If only one or the other, perhaps a v2 someday that had a jumper to select?
Mostly because having played with colorchord, adding this color/note mapping seems like a natural fit… (there is an Android app for those who want see how it works…
https://play.google.com/store/apps/details?id=org.cnlohr.colorchord)
I’ll still play with implementing some form of it as is, but the nature of the large frequency bins seems to work against that being very fruitful/functional.
Right, the sensor board has enough resolution to make a really nice EQ/spectrograph display easily, but won’t get individual notes.
Synthia runs an FFT of 8192 w/ 44KHz stereo audio, but also runs on a desktop computer class CPU (or a newer raspberry pi). For contrast, the sensor board starts with a pair of FFT of 32 + 512, and compresses that down on a log scale to 32 buckets.
The MCU used isn’t nearly as powerful as the STM32’s that color chord uses (or the ESP8266). It might work with some modification / limitation. It could be hacked perhaps to get closer to what you are looking for. Definitely not a drop-in replacement.
You could hack a colorchord running microcontroller to spit out the sensor board format, and instead of 32 buckets, you could send up to 32 tracked notes.
So the STM32 in the sensor board is a Cortex M0, the STM32s in Cnlohr’s code are Cortex M4s…

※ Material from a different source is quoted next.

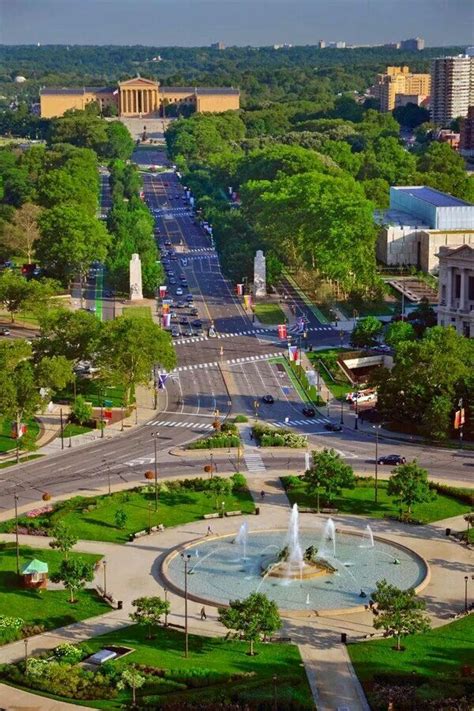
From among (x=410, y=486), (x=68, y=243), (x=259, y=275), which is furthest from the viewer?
(x=68, y=243)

With the v3 upgrade from a esp8266 to a esp32, I wonder if an upgraded sensor board is on the horizon, with a better processor (now that dual core M0+ boards like the Raspberry Pico are coming out for $4). [@wizard did open source this board so potentially if someone wanted to make a compatible board using newer tech, they could…]
Improved FFT would be sweet, but I wonder if any other sensors could be improved or added?

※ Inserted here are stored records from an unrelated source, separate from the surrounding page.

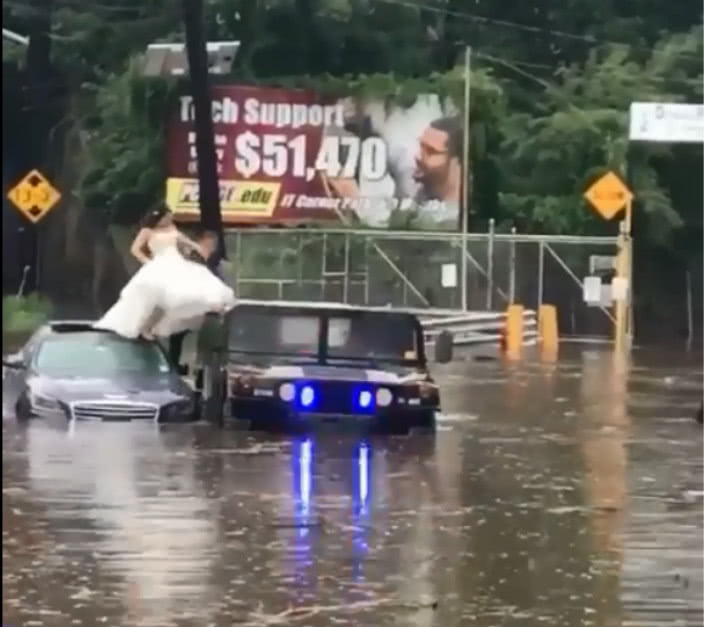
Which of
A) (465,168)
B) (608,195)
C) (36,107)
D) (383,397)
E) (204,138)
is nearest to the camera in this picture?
(36,107)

Ideas? What sensors could we add that people might use?
All kinds of sensors, especially i2c as I can hang a bunch off of a bus. There is plenty of CPU headroom on the M0 I use for more sensors. A few GPIO too. I would switch to M4s when I can find a good supply of them, but STM32 supply chain is crazy right now with lead times growing to half a year and more.
I’d love to hear what sensors would be good to include. For myself, a future version would switch to a 6 or 9 axis accel + gyro and maybe magnometer.
After some discussion with ColorChord devs, it sounds like it might well be possible to make the DFT for CC and the note folding (down to 24 bins, 12 notes and 12 half steps) work on the sensor board MCU. Is there an easy way to reprogram the board? Still early in my exploring, no rush.
Yeah, SWD pins are on the board. You can solder .1" pin headers for dev. Code is in github. Just need a SWD/st-link programmer.
@wizard, what’s your dev environment like for the STM boards? I’ve never worked with them, and I’d like to give it a try.
There’s an stm32 IDE, eclipse based. It’s quite decent, and the easiest of all ARM chip dev environments I’ve seen to get started.
Thanks! That’s ideal – already using Eclipse for a great many jobs around here.